[ImageJ-devel] Lock-free bit fields, was Re: What's left to do for ImgLib2

Thu Oct 30 07:20:42 CDT 2014

Hi Johannes and Albert,

Albert, you really scared me for a moment. I thought all multi-threaded code we ever did for ImgLib2 is potentially broken now…
Fortunately it is not as bad as it seemed to me at first. NativeTypes are not thread-safe, yes, but only to the extend that results are undefined if two threads access the same index. Meaning the index of the Type, not of the underlying storage.
As Johannes points out, for the old BitType that statement was true, because write access was synchronized. Phew...

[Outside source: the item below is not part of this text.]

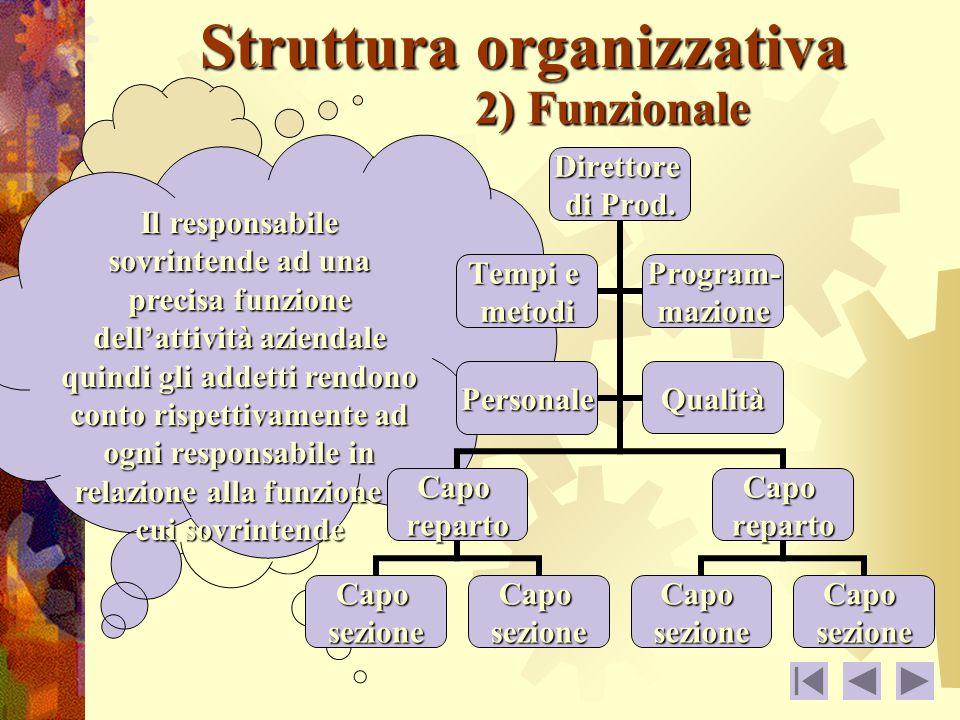 Struttura organizzativa 2) Funzionale Il responsabile sovrintende ad una precisa funzione dell'attività aziendale quindi gli addetti rendono conto rispettivamente ad ogni responsabile in relazione alla funzione a cui sovrintendeDirettore di Prod.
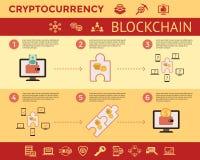 Τα ψηφιακά διανυσματικά εικονίδια γραμμών καθορισμένα blockchain το πακέτο Στοκ φωτογραφίες με δικαίωμα ελεύθερης χρήσης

Johannes, thanks a lot for the detailed analysis!
I agree that the easiest and best way for now is to simply synchronize(dataAccess).
This will fix issues for now. We can (and should) work out a better way later.

I like the "Optimistic Concurrency Control” solution, but I also would not vouch for correctness.
We'll have to see what the overhead of the “read-value-again-to-check” operation is.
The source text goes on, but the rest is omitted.